There is just something about flowers in the spring. It is that sign of hope that many of us need after a long the winter season. Flowers can be even more striking against the blue sky as shown below.
Earlier this week, I was walking at the Toledo Botanical Garden, part of Metroparks Toledo. I was taking a path that I normally don't follow when I turned the corner and was greeted by a light buttery-yellow glow of flowers that immediately captured my attention. As I walked closer, there was a sweet, but subtle fragrance. Based on the plant's size, it has been there awhile, but it was my first interaction with it in the garden, and one that I will be sure to follow and become more familiar with this season.

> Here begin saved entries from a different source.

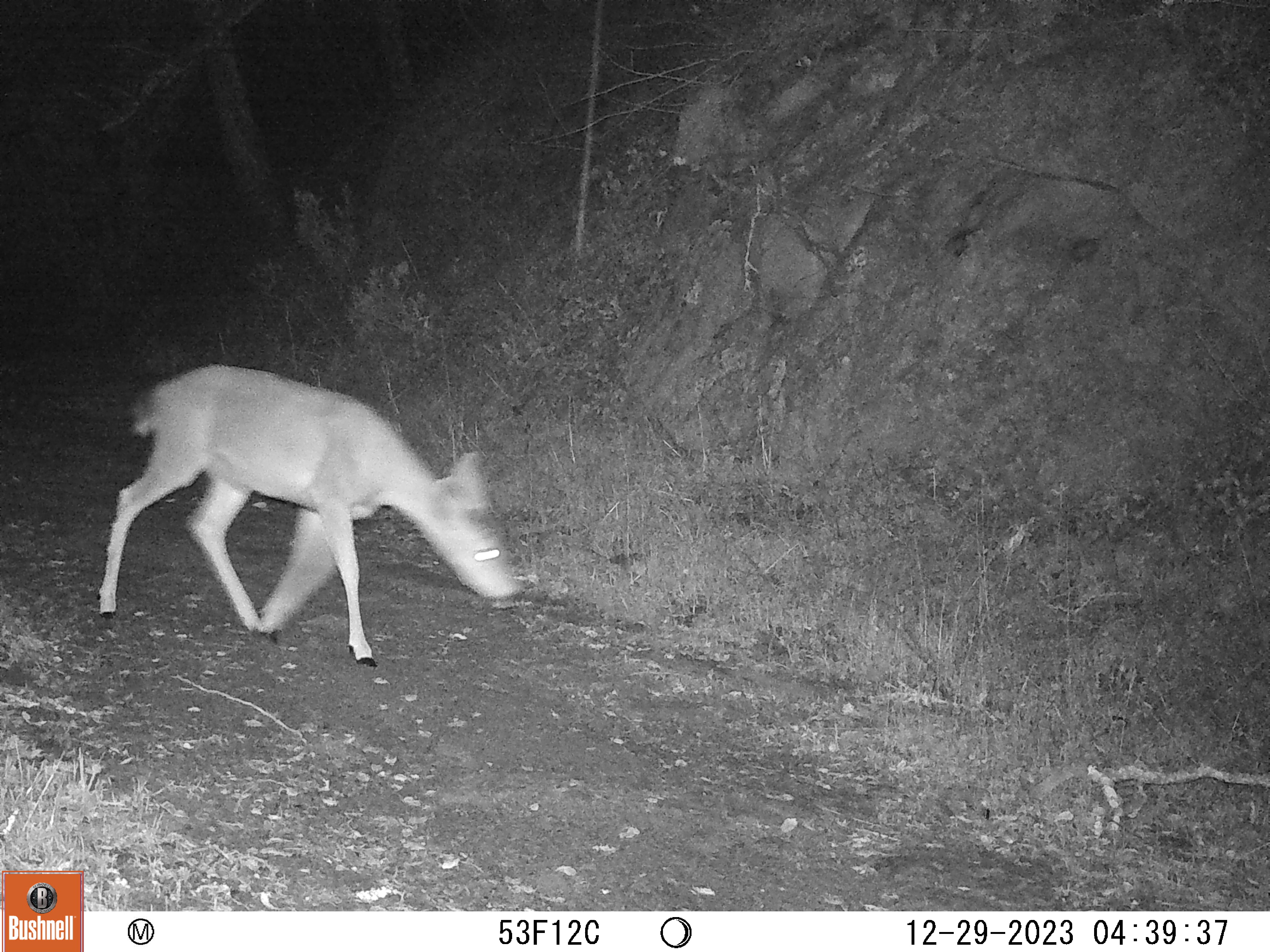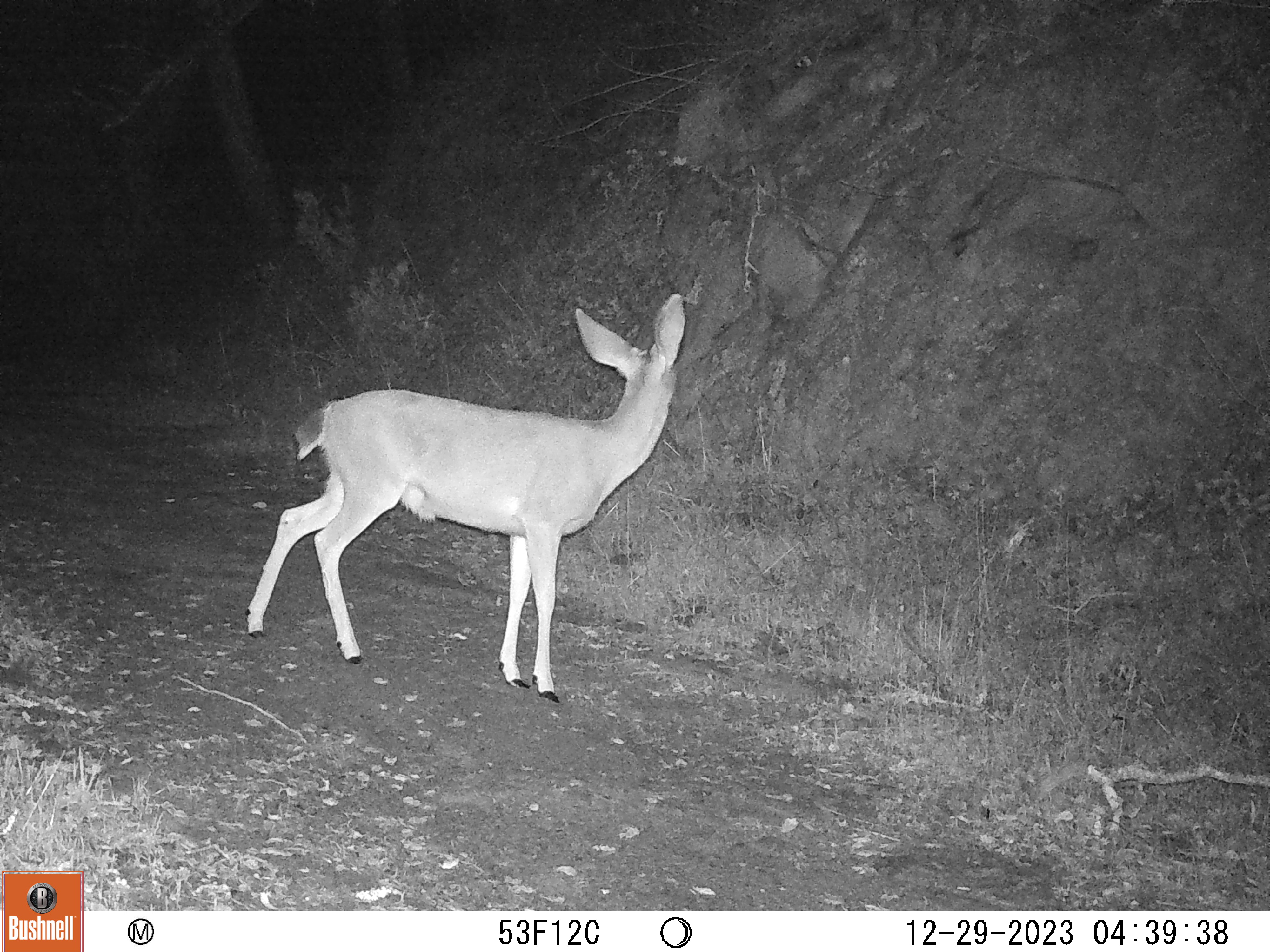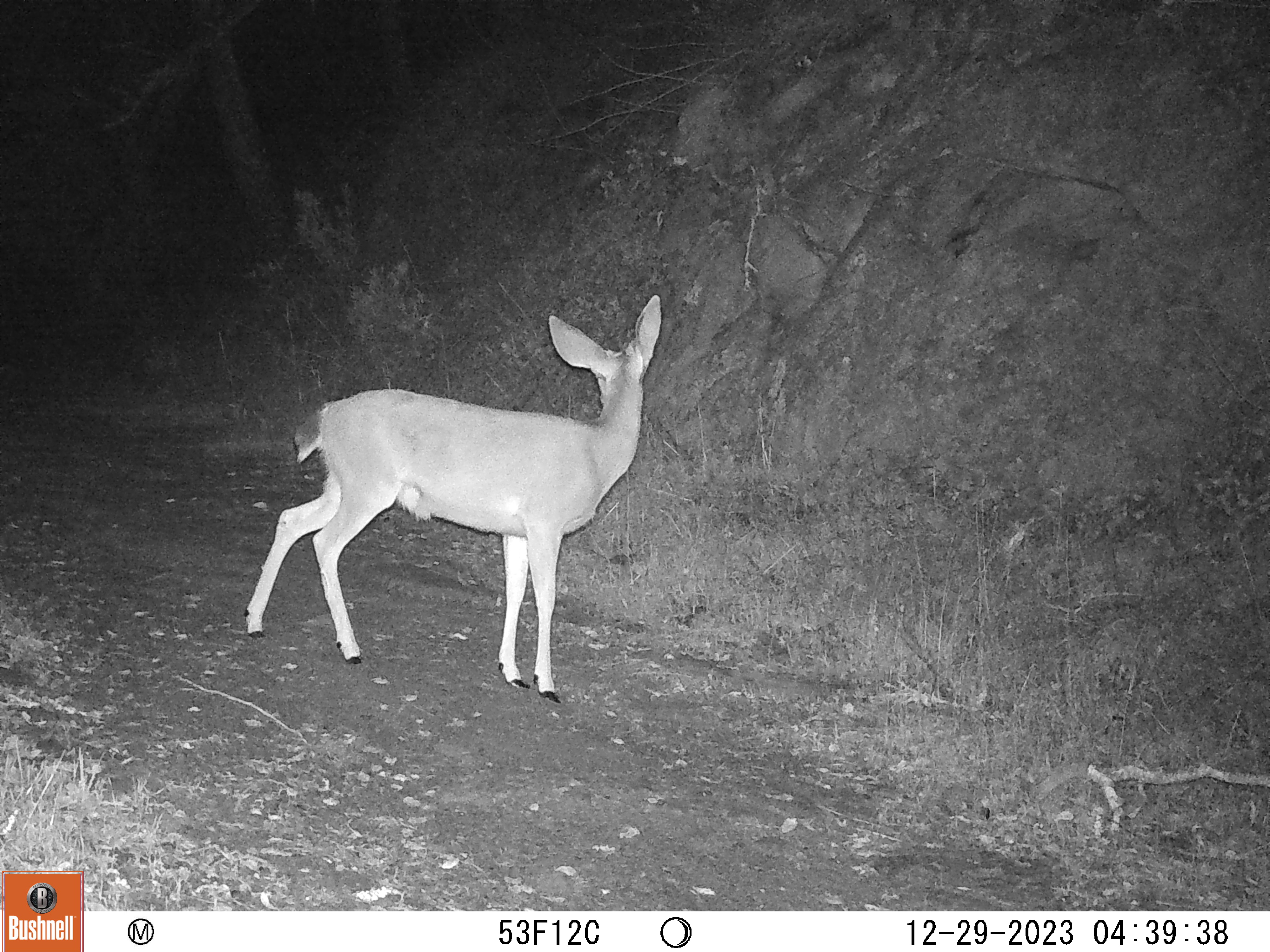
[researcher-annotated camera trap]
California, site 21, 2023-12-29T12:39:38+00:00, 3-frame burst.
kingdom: Animalia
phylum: Chordata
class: Mammalia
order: Artiodactyla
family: Cervidae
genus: Odocoileus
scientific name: Odocoileus hemionus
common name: mule deer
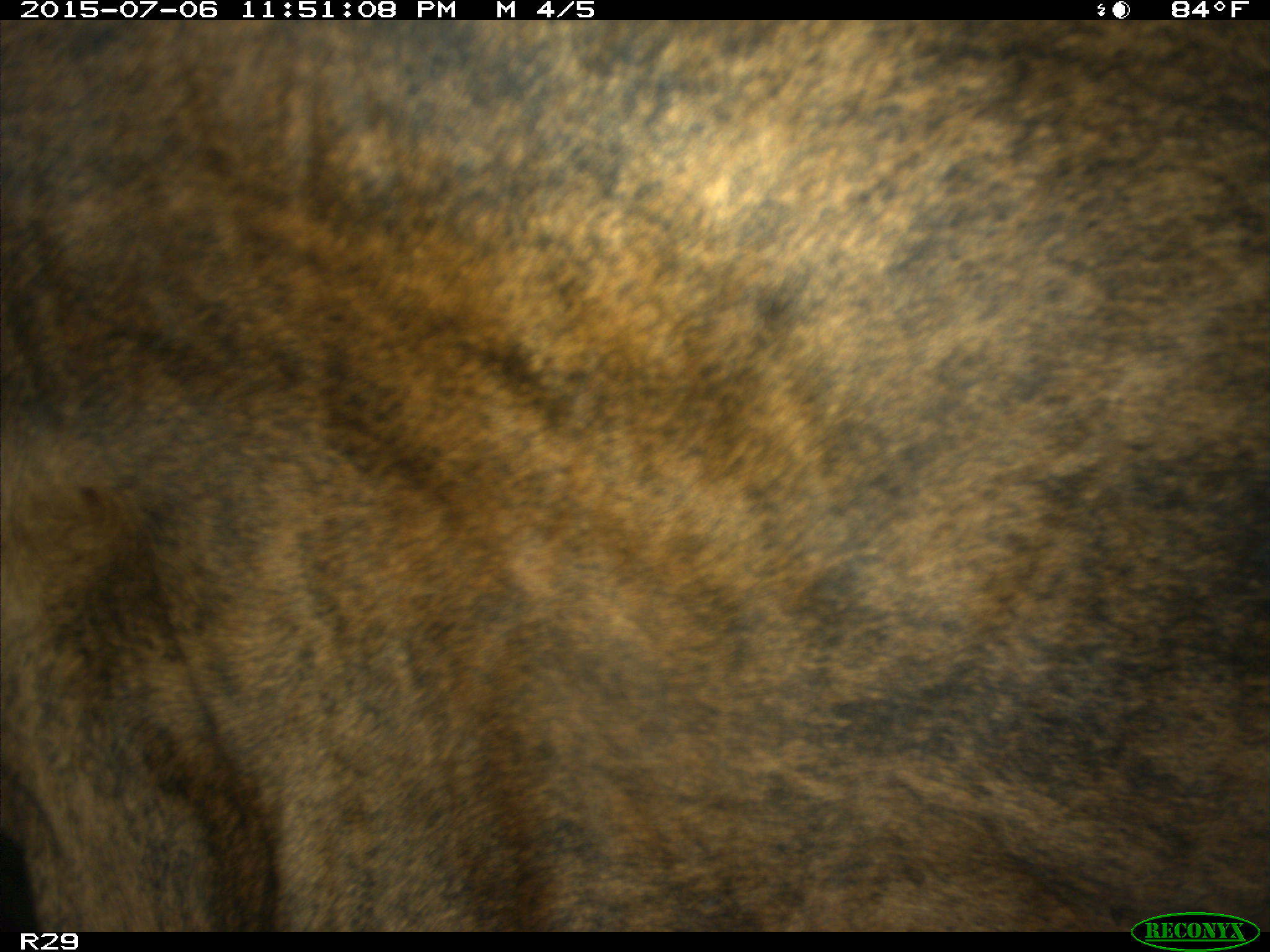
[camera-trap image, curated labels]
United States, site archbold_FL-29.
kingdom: Animalia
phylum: Chordata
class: Mammalia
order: Artiodactyla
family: Bovidae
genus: Bos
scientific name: Bos taurus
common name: domestic cow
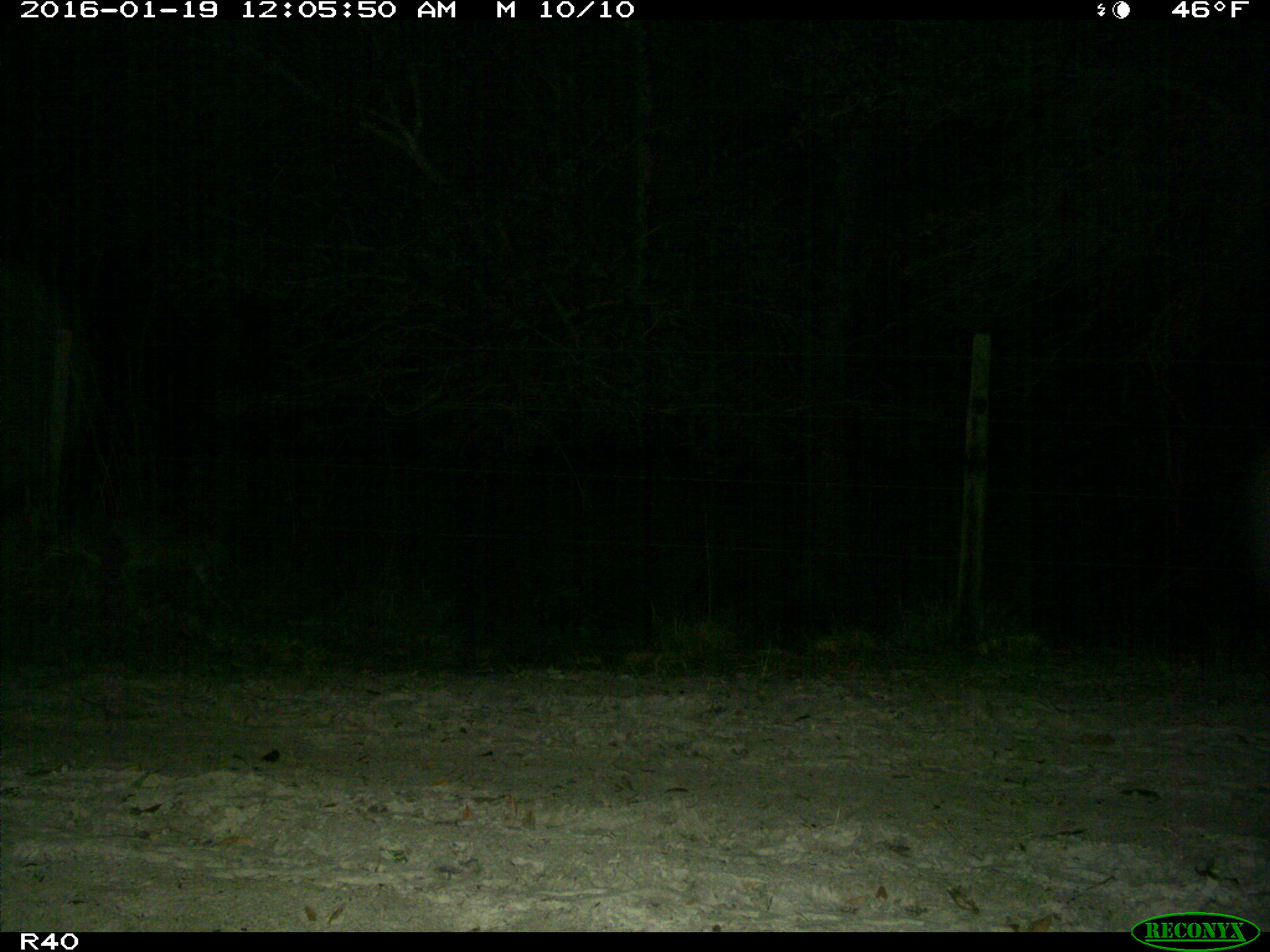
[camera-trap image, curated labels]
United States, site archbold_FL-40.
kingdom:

Corylopsis spicata, winter hazel, is a multistemmed shrub that typically grows 4 - 8 feet tall, and 6 - 10 feet wide.
This shrub can be grown in full sun to part shade. While it can tolerate average garden soils, it does prefer a slightly acidic soil with some organic matter that is well drained. It will struggle in a heavy clay soil, especially soil with drainage issues. It also fairs better with some wind protection as you consider site selection in the landscape.
Because the flowers bloom early in the spring, they can be hit with the unwanted late frosts or freezes. Once established, if you need to prune, it does bloom on old wood and should be pruned in the spring after flowering.
Once the flowers fade, the leaves will develop. They begin with shades of bronze to purple, changing to blue-green as the season progresses. Fall color is typically shades of yellows to yellow-green. The fruit is a two-beaked capsule that contains two small seeds. This plant is related to witch hazel and is in the same family (Hamamelidaceae).
This shrub is native to Japan, and is often used as a hedge, mixed into shrub border, or a great addition to a woodland edge or woodland garden.